Arbeitsauftrag 1: Schreibe aus dem Bericht über die Demonstration in Caracas den Abschnitt von „Zum zweiten Mal“ bis „benannt ist, zusammenzukommen.“ wortgetreu ab.
Arbeitsauftrag 2: Nenne alle Städte und Stadtviertel, die im Bericht über die Demonstration in Caracas mit Namen genannt werden.
Arbeitsauftrag 3: Führe den Bericht über die Demonstration in Caracas im Anschluss an seinen letzten Satz weiter.

Textauszug:

------------

Zehntausende Menschen demonstrieren in Caracas ihre Unterstützung für Venezuelas Präsident Hugo Chávez. Ausschreitungen bei Oppositionskundgebung

Von Modaira Rubio, Barinas *

Zum zweiten Mal innerhalb von 14 Tagen haben am Mittwoch Zehntausende Anhänger des venezolanischen Präsidenten Hugo Chávez in Caracas demonstriert. Anlaß war diesmal der 55. Jahrestag des Sturzes der letzten venezolanischen Militärdiktatur durch einen Volksaufstand am 23. Januar 1958. Von drei Treffpunkten aus zog ein unüberschaubarer Strom von Menschen durch die Straßen der Hauptstadt, um schließlich im bevölkerungsreichen Viertel »23 de Enero«, das nach dem denkwürdigen Datum benannt ist, zusammenzukommen.

------------

Zu prüfende Daten:
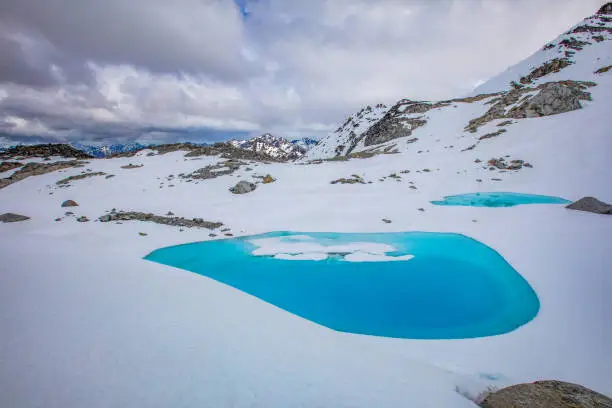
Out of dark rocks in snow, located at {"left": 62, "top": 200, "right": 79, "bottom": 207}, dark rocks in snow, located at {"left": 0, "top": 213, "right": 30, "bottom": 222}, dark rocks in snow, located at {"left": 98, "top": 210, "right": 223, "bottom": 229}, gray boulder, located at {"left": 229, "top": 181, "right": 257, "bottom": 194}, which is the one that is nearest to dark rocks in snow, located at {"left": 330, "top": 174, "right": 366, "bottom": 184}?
gray boulder, located at {"left": 229, "top": 181, "right": 257, "bottom": 194}

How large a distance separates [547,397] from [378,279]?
24.7 ft

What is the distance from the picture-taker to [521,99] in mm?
55781

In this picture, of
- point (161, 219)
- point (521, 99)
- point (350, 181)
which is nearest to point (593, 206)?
point (350, 181)

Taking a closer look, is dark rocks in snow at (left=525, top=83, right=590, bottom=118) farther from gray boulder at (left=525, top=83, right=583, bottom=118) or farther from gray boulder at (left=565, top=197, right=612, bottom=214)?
gray boulder at (left=565, top=197, right=612, bottom=214)

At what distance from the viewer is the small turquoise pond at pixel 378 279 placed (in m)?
9.38

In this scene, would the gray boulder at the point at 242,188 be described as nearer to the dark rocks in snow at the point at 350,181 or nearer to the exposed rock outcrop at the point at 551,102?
the dark rocks in snow at the point at 350,181

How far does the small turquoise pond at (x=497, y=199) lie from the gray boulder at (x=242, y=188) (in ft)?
59.2

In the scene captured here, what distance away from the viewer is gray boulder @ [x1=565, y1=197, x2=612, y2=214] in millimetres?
15969

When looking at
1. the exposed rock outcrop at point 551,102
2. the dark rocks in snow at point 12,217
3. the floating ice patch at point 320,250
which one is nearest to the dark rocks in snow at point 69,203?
the dark rocks in snow at point 12,217

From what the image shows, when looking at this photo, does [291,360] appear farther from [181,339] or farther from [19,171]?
[19,171]

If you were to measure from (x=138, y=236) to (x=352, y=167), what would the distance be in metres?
28.7

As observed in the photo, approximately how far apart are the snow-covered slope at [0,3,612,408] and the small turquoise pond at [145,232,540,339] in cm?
78

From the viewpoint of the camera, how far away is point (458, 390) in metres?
6.05

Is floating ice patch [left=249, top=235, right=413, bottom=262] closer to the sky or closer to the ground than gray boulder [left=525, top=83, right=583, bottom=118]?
closer to the ground
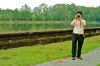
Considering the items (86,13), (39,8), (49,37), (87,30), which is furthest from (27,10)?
(49,37)

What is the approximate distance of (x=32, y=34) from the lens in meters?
20.5

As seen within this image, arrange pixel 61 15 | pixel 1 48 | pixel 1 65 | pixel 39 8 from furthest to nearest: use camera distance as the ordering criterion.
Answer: pixel 61 15, pixel 39 8, pixel 1 48, pixel 1 65

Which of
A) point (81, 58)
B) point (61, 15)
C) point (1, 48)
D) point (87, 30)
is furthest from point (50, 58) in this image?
point (61, 15)

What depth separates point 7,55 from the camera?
46.7ft

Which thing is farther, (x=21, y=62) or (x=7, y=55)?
(x=7, y=55)

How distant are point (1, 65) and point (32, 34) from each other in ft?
29.8

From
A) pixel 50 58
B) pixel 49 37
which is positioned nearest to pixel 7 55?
pixel 50 58

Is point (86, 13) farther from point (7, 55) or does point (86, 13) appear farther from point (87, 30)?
point (7, 55)

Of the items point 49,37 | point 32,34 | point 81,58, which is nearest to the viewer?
point 81,58

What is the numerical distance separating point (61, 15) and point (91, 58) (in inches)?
4907

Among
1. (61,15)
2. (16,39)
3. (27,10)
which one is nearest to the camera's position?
(16,39)

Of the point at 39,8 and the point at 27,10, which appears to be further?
the point at 39,8

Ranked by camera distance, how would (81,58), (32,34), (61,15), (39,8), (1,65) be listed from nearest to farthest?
1. (1,65)
2. (81,58)
3. (32,34)
4. (39,8)
5. (61,15)

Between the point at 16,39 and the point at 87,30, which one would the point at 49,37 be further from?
the point at 87,30
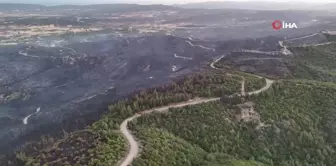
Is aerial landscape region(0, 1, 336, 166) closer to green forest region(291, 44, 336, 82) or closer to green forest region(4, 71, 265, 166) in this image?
green forest region(4, 71, 265, 166)

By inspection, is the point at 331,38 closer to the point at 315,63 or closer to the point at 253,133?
the point at 315,63

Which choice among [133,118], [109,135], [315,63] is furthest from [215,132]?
[315,63]

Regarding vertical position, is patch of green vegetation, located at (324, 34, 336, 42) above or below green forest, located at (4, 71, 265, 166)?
above

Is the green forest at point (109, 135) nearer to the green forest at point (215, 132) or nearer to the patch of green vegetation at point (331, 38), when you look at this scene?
the green forest at point (215, 132)

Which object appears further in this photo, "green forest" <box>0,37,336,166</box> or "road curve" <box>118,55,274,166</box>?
"green forest" <box>0,37,336,166</box>

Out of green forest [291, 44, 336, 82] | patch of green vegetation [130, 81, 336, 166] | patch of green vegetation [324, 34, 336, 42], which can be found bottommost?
patch of green vegetation [130, 81, 336, 166]

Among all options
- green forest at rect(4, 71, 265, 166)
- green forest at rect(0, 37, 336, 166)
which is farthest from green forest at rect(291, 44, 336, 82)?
green forest at rect(4, 71, 265, 166)
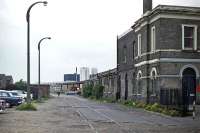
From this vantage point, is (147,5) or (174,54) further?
(147,5)

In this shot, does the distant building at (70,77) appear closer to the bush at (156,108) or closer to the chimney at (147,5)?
the chimney at (147,5)

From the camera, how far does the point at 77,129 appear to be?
2158 cm

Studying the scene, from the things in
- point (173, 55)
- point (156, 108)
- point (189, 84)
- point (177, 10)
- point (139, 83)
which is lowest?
point (156, 108)

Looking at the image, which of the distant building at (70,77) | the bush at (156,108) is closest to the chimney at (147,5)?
the bush at (156,108)

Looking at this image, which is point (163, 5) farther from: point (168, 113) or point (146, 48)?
point (168, 113)

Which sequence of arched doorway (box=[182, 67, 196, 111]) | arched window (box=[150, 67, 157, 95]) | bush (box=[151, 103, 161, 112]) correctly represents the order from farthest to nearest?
arched window (box=[150, 67, 157, 95]) → arched doorway (box=[182, 67, 196, 111]) → bush (box=[151, 103, 161, 112])

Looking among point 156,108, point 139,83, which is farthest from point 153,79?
point 156,108

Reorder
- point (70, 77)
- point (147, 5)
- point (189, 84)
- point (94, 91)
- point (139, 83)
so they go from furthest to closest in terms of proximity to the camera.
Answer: point (70, 77) → point (94, 91) → point (139, 83) → point (147, 5) → point (189, 84)

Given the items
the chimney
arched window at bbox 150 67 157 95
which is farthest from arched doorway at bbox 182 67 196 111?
the chimney

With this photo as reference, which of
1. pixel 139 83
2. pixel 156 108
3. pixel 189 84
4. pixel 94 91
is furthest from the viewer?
pixel 94 91

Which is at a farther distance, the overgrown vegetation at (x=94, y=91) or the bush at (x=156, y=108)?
the overgrown vegetation at (x=94, y=91)

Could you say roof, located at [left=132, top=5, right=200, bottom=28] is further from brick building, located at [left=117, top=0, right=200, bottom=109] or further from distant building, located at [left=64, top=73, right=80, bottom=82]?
distant building, located at [left=64, top=73, right=80, bottom=82]

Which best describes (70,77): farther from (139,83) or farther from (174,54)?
(174,54)

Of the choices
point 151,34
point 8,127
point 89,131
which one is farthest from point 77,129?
point 151,34
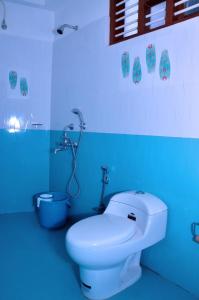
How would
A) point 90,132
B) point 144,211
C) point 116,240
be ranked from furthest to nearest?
point 90,132 < point 144,211 < point 116,240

------------

Schriftliche Antwort 1:
Zum zweiten Mal innerhalb von 14 Tagen haben am Mittwoch Zehntausende Anhänger des venezolanischen Präsidenten Hugo Chávez in Caracas demonstriert. Anlaß war diesmal der 55. Jahrestag des Sturzes der letzten venezolanischen Militärdiktatur durch einen Volksaufstand am 23. Januar 1958. Von drei Treffpunkten aus zog ein unüberschaubarer Strom von Menschen durch die Straßen der Hauptstadt, um schließlich im bevölkerungsreichen Viertel »23 de Enero«, das nach dem denkwürdigen Datum benannt ist, zusammenzukommen.

Schriftliche Antwort 2: Caracas, Barinas, 23 de Enero

Schriftliche Antwort 3:
Die Opposition ihrerseits verzichtete entgegen früherer Ankündigungen auf eine eigene Demonstration und erklärte am Vorabend, sie wolle so Angriffe von »chavistischen Sturmgruppen« auf ihre Anhänger verhindern. Statt dessen versammelte sie sich im Parque Miranda nahe der Mittelschichtsviertel im Osten der Hauptstadt. Dort gelang es ihr immerhin, eine Halle von der Größe eines mittleren Basketballplatzes einigermaßen zu füllen. Vor ihren Anhängern kündigten Sprecher der Opposition dann an, daß es einen gemeinsamen Kandidaten der Regierungsgegner geben werde, falls wegen des Gesundheitszustands von Präsident Hugo Chávez Neuwahlen angesetzt werden müßten. Am Rande dieser Kundgebung kam es zu Ausschreitungen, als Mitglieder der Neonazigruppe ORDEN attackiert wurden, die auf einem Plakat den 1958 gestürzten Diktator Marcos Pérez Jiménez feierten. Auch Journalisten der staatlichen Medien, die über die Veranstaltung der Regierungsgegner berichten wollten, wurden angegriffen. Dabei wurde ein Kameramann des Fernsehsenders VTV schwer verletzt.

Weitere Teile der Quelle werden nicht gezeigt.